▸ **Scene question records**:
::::::::

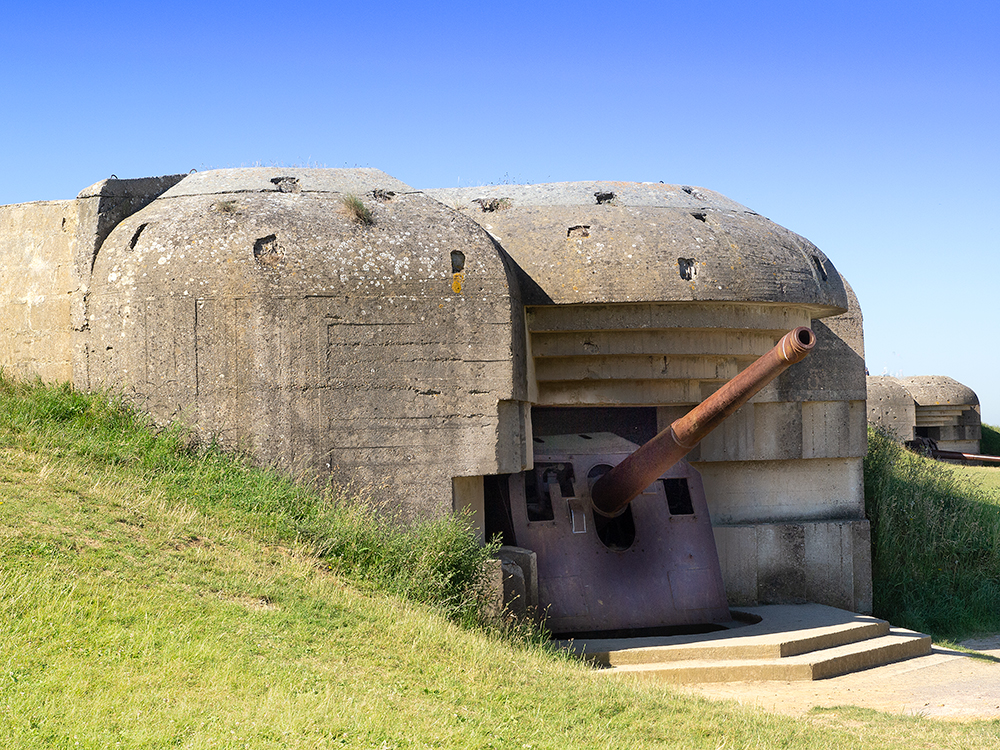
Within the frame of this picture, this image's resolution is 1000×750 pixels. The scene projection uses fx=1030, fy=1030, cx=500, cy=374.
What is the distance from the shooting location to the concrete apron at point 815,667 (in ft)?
21.1

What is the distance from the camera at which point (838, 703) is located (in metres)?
6.36

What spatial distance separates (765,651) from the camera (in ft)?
23.8

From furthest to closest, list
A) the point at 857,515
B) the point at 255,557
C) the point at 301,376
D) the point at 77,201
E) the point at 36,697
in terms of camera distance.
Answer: the point at 857,515 → the point at 77,201 → the point at 301,376 → the point at 255,557 → the point at 36,697

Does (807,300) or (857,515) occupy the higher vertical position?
(807,300)

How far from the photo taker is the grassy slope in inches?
163

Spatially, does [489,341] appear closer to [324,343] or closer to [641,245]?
[324,343]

::::::::

▸ **EXERCISE DETAILS**: Your task is to set down the records shown above exactly, minus any pictures.

▸ **EXERCISE OUTPUT**:
Within the frame of this picture, this image's resolution is 1000×750 pixels. The scene projection uses fx=1030, fy=1030, cx=500, cy=374.
What is the distance from the shooting location to the concrete apron at point 815,667 (in ft)?
21.1

What is the distance from the camera at which point (838, 703) is located (in metres)?
6.36

What spatial distance separates (765,651) from the camera (in ft)?
23.8

From furthest to closest, list
A) the point at 857,515
B) the point at 255,557
C) the point at 301,376
D) the point at 77,201
E) the point at 36,697
in terms of camera distance.
Answer: the point at 857,515 → the point at 77,201 → the point at 301,376 → the point at 255,557 → the point at 36,697

Does (807,300) or (857,515) occupy the higher vertical position?
(807,300)

How far from the photo taker is the grassy slope in inches?
163

Spatially, does [489,341] appear closer to [324,343] or closer to [641,245]?
[324,343]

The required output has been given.